Provided passage ▸
The Problem With Some Brilliant People: Sartre, Beauvoir, and the Ethics of Intellectual Power
Friday, February 27, 2026.
Paris in the 1930s and 1940s was the sort of city where people believed ideas could reorganize reality.
Philosophers sat in cafés and spoke with breathtaking confidence about freedom, authenticity, and the courage to live without bourgeois illusions.
Students gathered around them like moths around a philosophical flame.
Everyone seemed convinced they were participating in a new moral universe.
At the center of this atmosphere stood Jean-Paul Sartre and Simone de Beauvoir, the most celebrated intellectual partnership of twentieth-century Europe.
They called each other their “essential love.”
Everyone else, in their terminology, was a “contingent love.”
It was a beautifully organized vocabulary.
Which is often what people invent when the underlying arrangement might look less flattering if described plainly.
The Arithmetic That Philosophy Tried to Ignore
Consider the numbers. Because math never lies.
When Beauvoir became involved with Bianca Lamblin, Lamblin was 17 years old.
Beauvoir was 31.
Sartre was 34.
Lamblin encountered Beauvoir not at a literary salon among equals, but in a classroom.
Beauvoir was her teacher.
That single fact tends to disappear when the story is told through the elegant language of existential freedom.
But classrooms are not philosophical thought experiments. They are structured environments in which authority is explicit and admiration is almost inevitable.
Teachers grade papers.
While students try to impress them.
When admiration mixes with charisma, the difference between influence and freedom becomes harder to see—especially for the naive souls inside the arrangement.
The Recruitment Pattern
Lamblin was not the only young woman drawn into the Sartre–Beauvoir orbit.
Earlier there had been Olga Kosakiewicz, whom Beauvoir met while teaching philosophy. Olga was around 19 at the time. Beauvoir was 27. Sartre was 29.
Soon Olga’s younger sister Wanda entered the circle as well.
Over time the arrangement began to resemble less a pair of philosophers living heroically free lives and more a small intellectual court.
At the center were two brilliant thinkers.
Around them moved a series of younger admirers who encountered them first as teachers, mentors, and intellectual authorities.
Inside the circle, these sexual relationships were described as experiments in freedom.
From a distance they looked increasingly like hierarchy wearing philosophical perfume.
Existential Honesty
Existentialism, after all, had promised something rare in modern philosophy.
A sort of radical honesty.
Sartre warned repeatedly that human beings live in bad faith, inventing narratives to hide uncomfortable truths from themselves. Authenticity meant stripping away those narratives and confronting one’s motives directly.

Direction A ▸
Count the lines in the listing below that contain the word "when", and reply with that number alone.

Records shown ▸
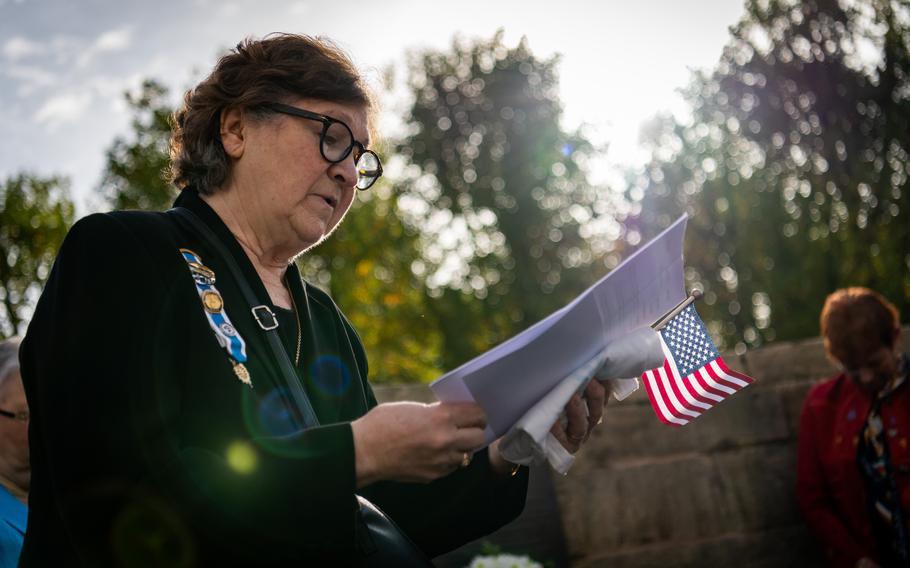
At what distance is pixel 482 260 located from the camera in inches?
843

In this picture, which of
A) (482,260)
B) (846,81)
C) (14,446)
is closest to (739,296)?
(846,81)

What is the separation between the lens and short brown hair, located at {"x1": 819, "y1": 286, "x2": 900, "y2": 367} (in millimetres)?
4312

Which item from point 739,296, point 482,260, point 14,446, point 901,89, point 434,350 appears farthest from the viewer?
point 434,350

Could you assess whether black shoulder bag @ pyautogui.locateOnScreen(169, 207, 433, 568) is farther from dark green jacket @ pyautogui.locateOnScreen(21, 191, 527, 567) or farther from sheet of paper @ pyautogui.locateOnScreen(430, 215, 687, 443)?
sheet of paper @ pyautogui.locateOnScreen(430, 215, 687, 443)

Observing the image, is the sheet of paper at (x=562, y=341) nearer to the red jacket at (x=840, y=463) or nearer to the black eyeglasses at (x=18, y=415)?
the black eyeglasses at (x=18, y=415)

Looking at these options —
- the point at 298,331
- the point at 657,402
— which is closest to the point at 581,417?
the point at 657,402

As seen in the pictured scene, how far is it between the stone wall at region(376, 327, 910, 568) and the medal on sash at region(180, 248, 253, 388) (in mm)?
2742

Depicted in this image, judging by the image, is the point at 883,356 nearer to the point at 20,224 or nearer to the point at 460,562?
the point at 460,562

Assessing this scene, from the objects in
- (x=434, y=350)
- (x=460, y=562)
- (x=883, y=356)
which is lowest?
(x=434, y=350)

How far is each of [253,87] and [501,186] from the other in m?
19.4

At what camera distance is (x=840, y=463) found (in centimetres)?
427

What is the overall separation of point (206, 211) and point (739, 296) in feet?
50.9

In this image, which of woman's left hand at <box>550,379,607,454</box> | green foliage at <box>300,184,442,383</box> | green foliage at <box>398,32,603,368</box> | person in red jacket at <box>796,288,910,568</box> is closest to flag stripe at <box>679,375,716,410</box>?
woman's left hand at <box>550,379,607,454</box>

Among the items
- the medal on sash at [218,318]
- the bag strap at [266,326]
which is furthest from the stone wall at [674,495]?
the medal on sash at [218,318]
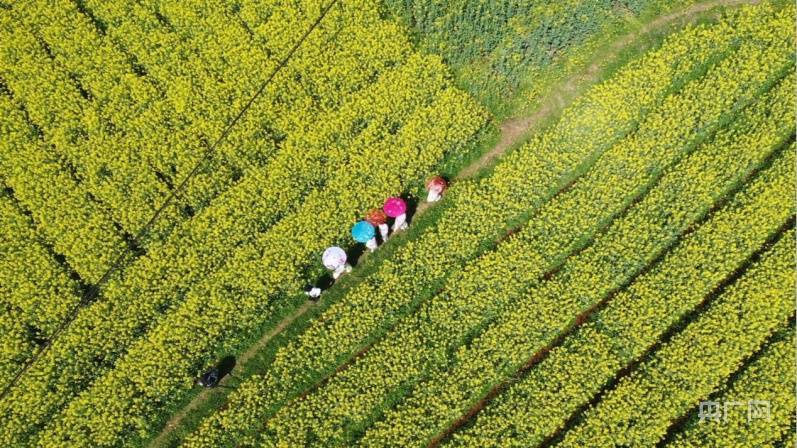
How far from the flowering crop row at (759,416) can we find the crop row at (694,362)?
1.07 feet

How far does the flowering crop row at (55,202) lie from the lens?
15375 millimetres

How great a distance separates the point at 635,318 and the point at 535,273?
269 centimetres

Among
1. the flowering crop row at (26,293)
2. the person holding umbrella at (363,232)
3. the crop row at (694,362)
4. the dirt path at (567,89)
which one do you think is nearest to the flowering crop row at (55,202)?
the flowering crop row at (26,293)

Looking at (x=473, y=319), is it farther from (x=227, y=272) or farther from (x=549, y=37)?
(x=549, y=37)

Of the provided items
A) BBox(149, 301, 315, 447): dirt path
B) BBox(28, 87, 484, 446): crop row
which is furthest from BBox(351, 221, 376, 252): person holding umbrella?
BBox(149, 301, 315, 447): dirt path

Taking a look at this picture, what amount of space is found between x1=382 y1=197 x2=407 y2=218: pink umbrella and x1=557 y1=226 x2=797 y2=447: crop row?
686 cm

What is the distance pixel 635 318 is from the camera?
14.5 m

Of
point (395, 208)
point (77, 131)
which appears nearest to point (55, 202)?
point (77, 131)

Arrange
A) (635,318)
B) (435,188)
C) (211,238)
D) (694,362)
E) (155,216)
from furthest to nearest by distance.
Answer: (435,188) < (155,216) < (211,238) < (635,318) < (694,362)

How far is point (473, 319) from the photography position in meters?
14.7

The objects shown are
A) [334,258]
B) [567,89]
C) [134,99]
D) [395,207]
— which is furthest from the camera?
[567,89]

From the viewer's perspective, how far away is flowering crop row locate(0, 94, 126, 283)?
50.4 ft

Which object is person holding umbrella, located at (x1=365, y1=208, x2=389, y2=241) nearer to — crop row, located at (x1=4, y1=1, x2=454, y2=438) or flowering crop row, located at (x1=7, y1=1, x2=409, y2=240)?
crop row, located at (x1=4, y1=1, x2=454, y2=438)

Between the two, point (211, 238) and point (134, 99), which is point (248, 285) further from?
point (134, 99)
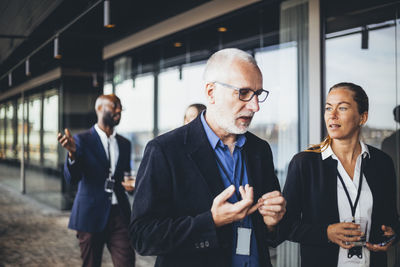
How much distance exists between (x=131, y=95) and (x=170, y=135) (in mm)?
5856

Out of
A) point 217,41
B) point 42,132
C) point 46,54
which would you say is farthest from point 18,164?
point 217,41

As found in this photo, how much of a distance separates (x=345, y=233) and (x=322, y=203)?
0.24 m

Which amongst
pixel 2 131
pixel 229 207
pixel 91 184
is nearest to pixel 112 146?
pixel 91 184

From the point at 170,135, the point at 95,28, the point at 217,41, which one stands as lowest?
the point at 170,135

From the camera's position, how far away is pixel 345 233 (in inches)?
70.0

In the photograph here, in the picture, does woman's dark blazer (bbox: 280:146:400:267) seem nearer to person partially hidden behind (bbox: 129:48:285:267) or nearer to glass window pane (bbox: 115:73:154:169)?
person partially hidden behind (bbox: 129:48:285:267)

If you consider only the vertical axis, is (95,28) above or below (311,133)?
above

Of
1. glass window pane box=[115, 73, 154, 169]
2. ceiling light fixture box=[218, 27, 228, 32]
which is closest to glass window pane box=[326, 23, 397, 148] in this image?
ceiling light fixture box=[218, 27, 228, 32]

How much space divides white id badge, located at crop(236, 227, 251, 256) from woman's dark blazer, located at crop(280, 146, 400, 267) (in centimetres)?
45

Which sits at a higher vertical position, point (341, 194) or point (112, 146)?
point (112, 146)

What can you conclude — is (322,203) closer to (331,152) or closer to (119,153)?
(331,152)

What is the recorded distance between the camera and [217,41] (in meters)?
5.47

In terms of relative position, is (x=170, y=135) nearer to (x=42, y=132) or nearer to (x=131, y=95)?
(x=131, y=95)

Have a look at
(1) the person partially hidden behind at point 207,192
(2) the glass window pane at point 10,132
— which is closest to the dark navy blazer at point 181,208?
(1) the person partially hidden behind at point 207,192
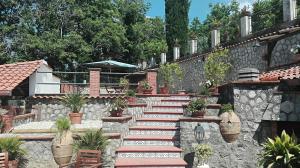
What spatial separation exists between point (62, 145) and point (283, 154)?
5426mm

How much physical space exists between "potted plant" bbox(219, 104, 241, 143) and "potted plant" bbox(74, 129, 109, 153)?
125 inches

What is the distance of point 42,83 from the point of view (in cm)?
1352

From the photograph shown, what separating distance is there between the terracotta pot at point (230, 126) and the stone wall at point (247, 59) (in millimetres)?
3764

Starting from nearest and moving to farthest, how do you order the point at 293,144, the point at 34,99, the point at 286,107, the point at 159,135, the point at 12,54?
the point at 293,144
the point at 286,107
the point at 159,135
the point at 34,99
the point at 12,54

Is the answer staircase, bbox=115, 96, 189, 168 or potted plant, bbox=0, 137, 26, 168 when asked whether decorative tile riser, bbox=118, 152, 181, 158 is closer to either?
staircase, bbox=115, 96, 189, 168

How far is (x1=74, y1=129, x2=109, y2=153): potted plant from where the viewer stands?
8.52 meters

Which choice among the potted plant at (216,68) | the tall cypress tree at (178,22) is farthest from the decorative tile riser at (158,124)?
the tall cypress tree at (178,22)

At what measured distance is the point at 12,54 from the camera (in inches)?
845

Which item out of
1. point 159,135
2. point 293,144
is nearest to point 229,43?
point 159,135

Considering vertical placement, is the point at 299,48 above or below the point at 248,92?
above

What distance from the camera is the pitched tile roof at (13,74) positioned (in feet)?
37.8

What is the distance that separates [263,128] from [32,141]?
20.9 ft

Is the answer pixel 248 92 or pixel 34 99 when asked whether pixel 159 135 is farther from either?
pixel 34 99

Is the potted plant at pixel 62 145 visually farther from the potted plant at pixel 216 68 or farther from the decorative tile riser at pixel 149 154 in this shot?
the potted plant at pixel 216 68
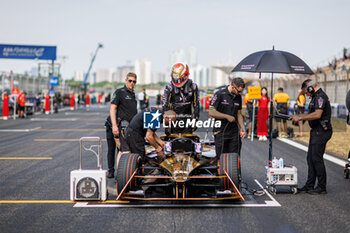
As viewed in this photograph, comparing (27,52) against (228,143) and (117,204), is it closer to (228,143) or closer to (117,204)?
(228,143)

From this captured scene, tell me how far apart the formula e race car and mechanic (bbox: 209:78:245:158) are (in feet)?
0.96

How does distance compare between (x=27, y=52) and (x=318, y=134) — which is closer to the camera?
(x=318, y=134)

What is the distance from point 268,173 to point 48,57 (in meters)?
37.5

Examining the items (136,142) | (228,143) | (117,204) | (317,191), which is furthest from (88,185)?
(317,191)

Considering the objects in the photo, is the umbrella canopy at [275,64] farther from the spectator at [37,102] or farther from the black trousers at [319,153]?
the spectator at [37,102]

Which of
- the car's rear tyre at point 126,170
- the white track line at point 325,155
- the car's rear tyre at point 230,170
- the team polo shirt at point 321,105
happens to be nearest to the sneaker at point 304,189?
the team polo shirt at point 321,105

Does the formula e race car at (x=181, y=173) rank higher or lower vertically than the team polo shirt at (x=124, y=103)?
lower

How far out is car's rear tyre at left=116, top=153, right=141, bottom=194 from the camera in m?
6.34

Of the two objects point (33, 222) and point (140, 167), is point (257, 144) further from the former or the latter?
point (33, 222)

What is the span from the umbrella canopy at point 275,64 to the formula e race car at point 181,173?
1.60 metres

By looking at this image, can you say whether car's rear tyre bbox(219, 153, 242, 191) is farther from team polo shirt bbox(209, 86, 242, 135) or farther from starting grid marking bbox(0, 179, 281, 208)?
team polo shirt bbox(209, 86, 242, 135)

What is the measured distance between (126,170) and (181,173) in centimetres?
93

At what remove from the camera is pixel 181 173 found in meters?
5.97

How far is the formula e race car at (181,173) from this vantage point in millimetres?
6094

Direction B ▸
Write what comes next in the essay above on Sartre, Beauvoir, and intellectual power, picking up after its final sentence.

Final answer A ▸
2

Final answer B ▸
It was a thrilling demand.
Which makes the irony difficult to miss.
Few intellectual circles in modern history developed such a sophisticated vocabulary for describing their own romantic arrangements.
Relationships were not affairs.
They were “contingent loves.”
Seduction became “freedom.”
Attachment became “authenticity.”
The language was elegant.
Perhaps too elegant.
Because elegant language has a way of turning uncomfortable realities into a vast fog of philosophical bullshit.
The Shift From I–Thou to I–It
The philosopher Martin Buber offers a lens through which this dynamic becomes easier to see.
Buber argued that human beings encounter one another in two basic ways.
In an I–Thou relationship, two subjects meet with mutual recognition. Each person acknowledges the full dignity and autonomy of the other.
In an I–It relationship, the other person becomes an object within one’s world—something to be interpreted, influenced, or incorporated into one’s project.
Intellectual life has a peculiar tendency to slide from one mode into the other.
Students become minds, muses, disciples, cases.
And without anyone announcing the transition, a person becomes material.
Charisma
The sociologist Max Weber explained why these situations recur so often.
Weber argued that certain folks exercise charismatic authority—a form of influence that arises when followers believe a person possesses extraordinary insight.
Charisma rearranges social perception.
Students do not merely listen.
They orbit.
The charismatic thinker often experiences this orbit not as power but as admiration.
But admiration has gravity.
And gravity bends relationships.
When the Students Spoke: The Memoirs That Complicate the Sartre–Beauvoir Legend
The most revealing critiques of Jean-Paul Sartre and Simone de Beauvoir’s relationships with young students do not come from modern commentators eager to retroactively moralize the twentieth century.
They come from the women themselves—former students who, decades later, sat down and wrote about what it had actually felt like to be drawn into the existentialist court.
The result is not gossip. It is memoir. And memoir, unlike mythology, tends to remember who paid the emotional bill.
Bianca Lamblin’s Memoir: The Student Who Told the Story
The most important of these accounts is Bianca Lamblin’s memoir Mémoires d’une jeune fille dérangée (1993), published in English as A Disgraceful Affair.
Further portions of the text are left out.